Verilen görev 1: Bütçe konuşmasında konuşmacının, mahallî idarelere Hazine yardımıyla ilgili maddede merkezî yönetim ile yerinden yönetim arasındaki farkı tartışmak yerine güncel olayları aktarmayı neden seçtiğini açıklayın.

Kaynak metin:
**********

GENEL KURUL KONUŞMASI
Konu: 2012 YILI MERKEZÎ YÖNETİM BÜTÇESİ VE 2010 YILI MERKEZÎ YÖNETİM KESİN HESAP KANUNU TASARISI
Yasama Yılı:2
Birleşim:40
Tarih:17.12.2011

BDP GRUBU ADINA İDRİS BALUKEN (Bingöl) - Sayın Başkan, değerli milletvekilleri; bütçenin 17'nci maddesi üzerine söz almış bulunmaktayım. Heyetinizi saygıyla selamlıyorum.

Değerli milletvekilleri, gönül isterdi ki bugün, mahallî idarelere Hazine yardımıyla ilgili olan bu maddeyle ilgili, bizler, daha çok merkezî bürokratik işleyişle ademimerkeziyetçi yerinden yönetimi esas alan bir işleyiş arasındaki farkı burada sizlerle birlikte tartışalım. Ancak günlük maruz kaldığımız, sürekli olarak uygulanan pratikler öylesi gündemler önümüze getiriyor ki bu tarz, bahsetmiş olduğumuz yaklaşımları burada konuşmuş olursak sadece teorik çerçevesi olan bir fikir jimnastiği yapmış olacağız. Bu nedenle, ben gündem olarak önümüze gelen olaylarla ilgili hemen sizlerle bazı aktarımları paylaşmak istiyorum.

Şimdi, biliyorsunuz, bir önceki gün gece yarısı ve dün sabah Batman'da, Kurtalan'da, Diyarbakır'da ve Mersin'de belediyelerimize yönelik yapılan siyasi soykırım operasyonlarının son halkası yapıldı. Kurtalan'da Kurtalan Belediye Başkanımız gözaltına alındı. Evinde 2 tane genç çocuğu darp edilecek şekilde şiddete maruz bırakıldı. Kurtalan'da yürütülen operasyon kapsamında, onlarca Belediye Meclisi üyemizin de içerisinde bulunduğu 20 kişi gözaltına alındı.

Kurtalan'da bu yapılırken aynı saatte Batman'da eş zamanlı bir operasyon yapılıyordu. Aralarında Belediye Başkan Yardımcımızın da bulunduğu, yine pek çok Belediye Meclisi üyemizin ve ilgili birimlerin müdürlerinin bulunduğu pek çok arkadaşımız, haksız bir şekilde, önemli herhangi hukuki bir gerekçe olmadan gözaltına alındı.

Bakın, bu gözaltılarla ilgili şuraya dikkatinizi çekmek istiyorum: Dosyaya gizlilik kararı kondu ve bu gizlilik kararı konduğu için biz bu arkadaşlarımızın neyle suçlandığını ya da gözaltında mevcut durumlarının ne olduğunu merak ettik. Bunun için hukukçu arkadaşlarımızın başvurularına bile herhangi bir yanıt verilmedi, dosyada gizlilik kararı olduğu için. Ta ki bugün dört beş saat öncesine kadar avukatlar bu arkadaşlarımızla görüşemediler. Ancak bu sabah yayınlanan Yeni Şafak gazetesinde, bu operasyonla ilgili, suçlanan, arkadaşlarımızın suçlandığı veya iddianame olarak önümüze getirilecek olan bütün detaylar yer alıyor.

**********

Derlenen kayıtlar:
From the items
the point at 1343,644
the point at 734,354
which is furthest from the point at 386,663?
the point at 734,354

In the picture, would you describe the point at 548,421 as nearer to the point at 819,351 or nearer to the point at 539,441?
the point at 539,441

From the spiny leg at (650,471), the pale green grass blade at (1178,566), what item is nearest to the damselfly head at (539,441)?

**********

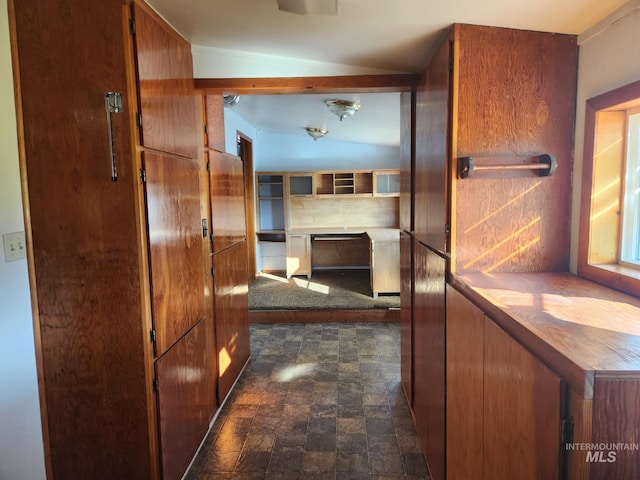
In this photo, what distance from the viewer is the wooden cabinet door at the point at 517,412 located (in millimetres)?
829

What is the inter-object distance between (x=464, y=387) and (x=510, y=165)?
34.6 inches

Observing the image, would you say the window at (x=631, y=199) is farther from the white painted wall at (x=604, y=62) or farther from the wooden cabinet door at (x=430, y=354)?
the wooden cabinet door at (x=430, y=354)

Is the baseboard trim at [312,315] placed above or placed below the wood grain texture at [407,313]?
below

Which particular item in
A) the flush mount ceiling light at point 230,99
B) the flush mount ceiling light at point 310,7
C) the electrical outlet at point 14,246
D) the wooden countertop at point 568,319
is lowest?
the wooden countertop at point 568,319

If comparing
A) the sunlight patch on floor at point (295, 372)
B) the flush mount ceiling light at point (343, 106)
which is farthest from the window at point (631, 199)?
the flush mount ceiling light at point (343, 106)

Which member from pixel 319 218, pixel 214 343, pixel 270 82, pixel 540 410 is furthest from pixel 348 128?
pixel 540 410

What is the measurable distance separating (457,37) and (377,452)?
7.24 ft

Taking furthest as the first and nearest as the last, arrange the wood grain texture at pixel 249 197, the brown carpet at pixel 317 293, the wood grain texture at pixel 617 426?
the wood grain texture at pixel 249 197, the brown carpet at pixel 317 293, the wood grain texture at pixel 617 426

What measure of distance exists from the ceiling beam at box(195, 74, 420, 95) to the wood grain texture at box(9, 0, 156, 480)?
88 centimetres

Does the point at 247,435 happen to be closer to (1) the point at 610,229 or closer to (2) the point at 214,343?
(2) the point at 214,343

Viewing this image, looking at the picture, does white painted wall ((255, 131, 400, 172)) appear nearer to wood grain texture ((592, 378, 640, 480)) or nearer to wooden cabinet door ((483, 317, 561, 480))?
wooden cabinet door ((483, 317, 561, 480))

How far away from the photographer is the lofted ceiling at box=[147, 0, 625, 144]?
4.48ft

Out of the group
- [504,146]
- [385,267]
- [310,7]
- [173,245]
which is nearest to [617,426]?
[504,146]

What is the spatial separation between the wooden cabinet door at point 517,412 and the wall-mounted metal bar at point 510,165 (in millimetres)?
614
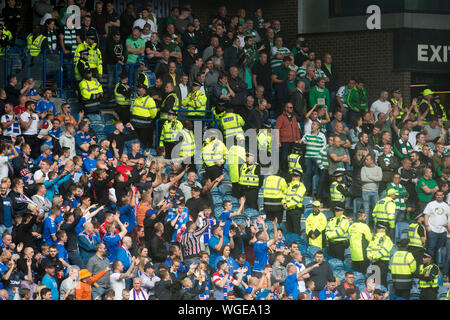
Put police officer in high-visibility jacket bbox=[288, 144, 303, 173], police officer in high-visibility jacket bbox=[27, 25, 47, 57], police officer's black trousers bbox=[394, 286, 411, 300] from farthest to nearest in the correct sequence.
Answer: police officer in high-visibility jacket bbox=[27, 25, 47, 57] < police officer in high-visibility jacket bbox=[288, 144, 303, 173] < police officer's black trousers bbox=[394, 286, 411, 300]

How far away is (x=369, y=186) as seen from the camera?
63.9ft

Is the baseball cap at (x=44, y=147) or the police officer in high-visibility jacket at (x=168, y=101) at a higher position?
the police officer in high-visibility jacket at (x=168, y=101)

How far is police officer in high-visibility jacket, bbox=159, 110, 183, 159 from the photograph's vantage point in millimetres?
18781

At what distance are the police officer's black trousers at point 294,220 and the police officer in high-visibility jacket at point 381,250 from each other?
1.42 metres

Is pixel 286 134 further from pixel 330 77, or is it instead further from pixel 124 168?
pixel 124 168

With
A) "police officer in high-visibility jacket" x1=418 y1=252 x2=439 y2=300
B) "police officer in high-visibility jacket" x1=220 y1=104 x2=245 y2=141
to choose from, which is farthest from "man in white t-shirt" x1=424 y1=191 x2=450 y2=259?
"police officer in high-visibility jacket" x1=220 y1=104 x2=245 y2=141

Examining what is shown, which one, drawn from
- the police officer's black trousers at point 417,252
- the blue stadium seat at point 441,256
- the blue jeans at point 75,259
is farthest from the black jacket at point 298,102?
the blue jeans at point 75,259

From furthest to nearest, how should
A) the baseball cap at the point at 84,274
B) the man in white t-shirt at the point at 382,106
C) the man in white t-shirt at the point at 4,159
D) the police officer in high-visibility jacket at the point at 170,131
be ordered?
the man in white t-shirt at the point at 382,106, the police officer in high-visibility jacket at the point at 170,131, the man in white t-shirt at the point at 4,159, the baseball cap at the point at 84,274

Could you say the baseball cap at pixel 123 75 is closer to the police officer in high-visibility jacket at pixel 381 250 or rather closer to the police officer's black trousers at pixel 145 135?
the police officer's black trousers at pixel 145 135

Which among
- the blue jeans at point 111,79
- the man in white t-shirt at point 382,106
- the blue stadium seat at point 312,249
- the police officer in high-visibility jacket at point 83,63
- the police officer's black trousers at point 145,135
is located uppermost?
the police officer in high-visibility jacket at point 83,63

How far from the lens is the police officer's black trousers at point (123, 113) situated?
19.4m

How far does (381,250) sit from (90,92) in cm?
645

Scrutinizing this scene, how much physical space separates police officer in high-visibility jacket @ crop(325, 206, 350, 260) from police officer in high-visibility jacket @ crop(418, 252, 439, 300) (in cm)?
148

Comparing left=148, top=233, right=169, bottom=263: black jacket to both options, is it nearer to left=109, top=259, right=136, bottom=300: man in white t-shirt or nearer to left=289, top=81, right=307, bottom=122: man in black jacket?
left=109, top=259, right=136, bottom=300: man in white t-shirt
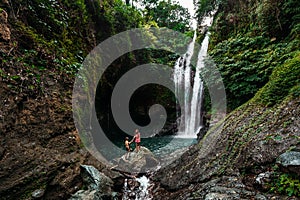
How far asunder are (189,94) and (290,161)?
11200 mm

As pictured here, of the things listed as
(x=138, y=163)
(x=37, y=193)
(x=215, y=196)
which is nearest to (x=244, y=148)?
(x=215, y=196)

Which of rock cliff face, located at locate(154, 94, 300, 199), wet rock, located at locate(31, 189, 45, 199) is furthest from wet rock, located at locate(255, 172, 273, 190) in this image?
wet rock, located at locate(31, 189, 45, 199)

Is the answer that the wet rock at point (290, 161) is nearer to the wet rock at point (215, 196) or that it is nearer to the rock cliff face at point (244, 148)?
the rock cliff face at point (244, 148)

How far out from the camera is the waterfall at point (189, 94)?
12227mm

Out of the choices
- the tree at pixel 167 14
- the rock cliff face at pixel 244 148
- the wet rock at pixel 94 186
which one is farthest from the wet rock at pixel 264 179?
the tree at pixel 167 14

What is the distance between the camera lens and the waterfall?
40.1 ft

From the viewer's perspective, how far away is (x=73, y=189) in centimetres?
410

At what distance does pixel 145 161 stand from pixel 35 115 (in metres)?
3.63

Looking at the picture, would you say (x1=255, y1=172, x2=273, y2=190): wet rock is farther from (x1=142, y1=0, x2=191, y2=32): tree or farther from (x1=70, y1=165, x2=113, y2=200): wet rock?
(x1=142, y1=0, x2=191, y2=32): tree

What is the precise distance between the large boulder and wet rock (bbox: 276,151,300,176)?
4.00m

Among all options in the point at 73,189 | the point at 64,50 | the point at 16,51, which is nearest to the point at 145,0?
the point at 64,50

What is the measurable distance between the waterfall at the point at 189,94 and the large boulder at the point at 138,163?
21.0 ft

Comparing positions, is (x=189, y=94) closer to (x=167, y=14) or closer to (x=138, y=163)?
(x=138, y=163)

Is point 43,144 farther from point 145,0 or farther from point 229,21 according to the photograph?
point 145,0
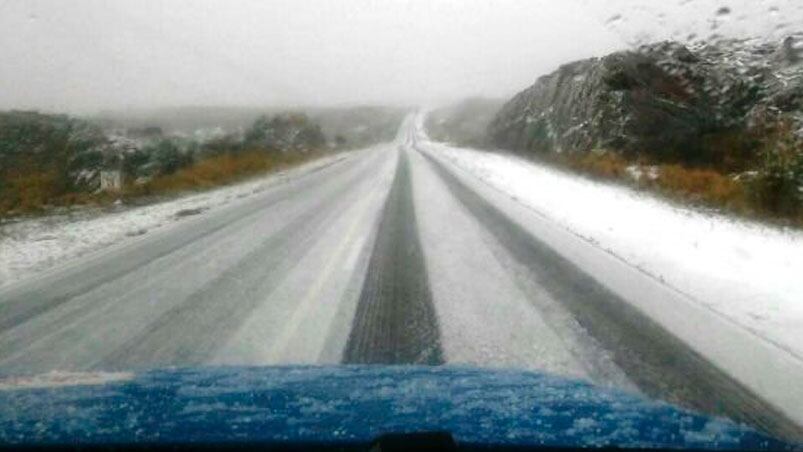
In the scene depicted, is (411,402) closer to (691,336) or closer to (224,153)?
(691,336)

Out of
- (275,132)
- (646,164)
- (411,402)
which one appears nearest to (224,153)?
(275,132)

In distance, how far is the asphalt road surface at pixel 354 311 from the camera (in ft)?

**********

Verilen görev 2: Kayıtlarda "At what distance does" ifadesini içeren satırdan "In distance, how" ifadesini içeren satıra kadar, iki uç satır da dahil olmak üzere, satırları boş satırları atlayarak numaralı bir listeye dönüştürün. Resimleri cevabın dışında bırakın.

Örnek çözüm 1: Konuşmacıya göre her gün maruz kaldıkları uygulamalar önlerine öyle gündemler getiriyor ki bu yaklaşımları konuşmak yalnızca teorik çerçevesi olan bir fikir jimnastiği olacaktır. Bu nedenle gündeme gelen olaylarla ilgili aktarımları paylaşmayı tercih ediyor.

Örnek çözüm 2:
1. At what distance does pixel 145 161 stand from pixel 35 115 (in metres)?
2. 3.63
3. Looking at the picture, would you say (x1=255, y1=172, x2=273, y2=190): wet rock is farther from (x1=142, y1=0, x2=191, y2=32): tree or farther from (x1=70, y1=165, x2=113, y2=200): wet rock?
4. (x1=142, y1=0, x2=191, y2=32): tree
5. What is the precise distance between the large boulder and wet rock (bbox: 276,151,300,176)?
6. 4.00m
7. Among all options in the point at 73,189 | the point at 64,50 | the point at 16,51, which is nearest to the point at 145,0?
8. the point at 64,50
9. What is the measurable distance between the waterfall at the point at 189,94 and the large boulder at the point at 138,163?
10. 21.0 ft
11. Comparing positions, is (x=189, y=94) closer to (x=167, y=14) or closer to (x=138, y=163)?
12. (x=138, y=163)
13. Is point 43,144 farther from point 145,0 or farther from point 229,21 according to the photograph?
14. point 145,0
15. In the scene depicted, is (411,402) closer to (691,336) or closer to (224,153)?
16. (691,336)
17. Out of
18. - (275,132)
19. - (646,164)
20. - (411,402)
21. which one appears nearest to (224,153)?
22. (275,132)
23. In distance, how far is the asphalt road surface at pixel 354 311 from the camera (in ft)?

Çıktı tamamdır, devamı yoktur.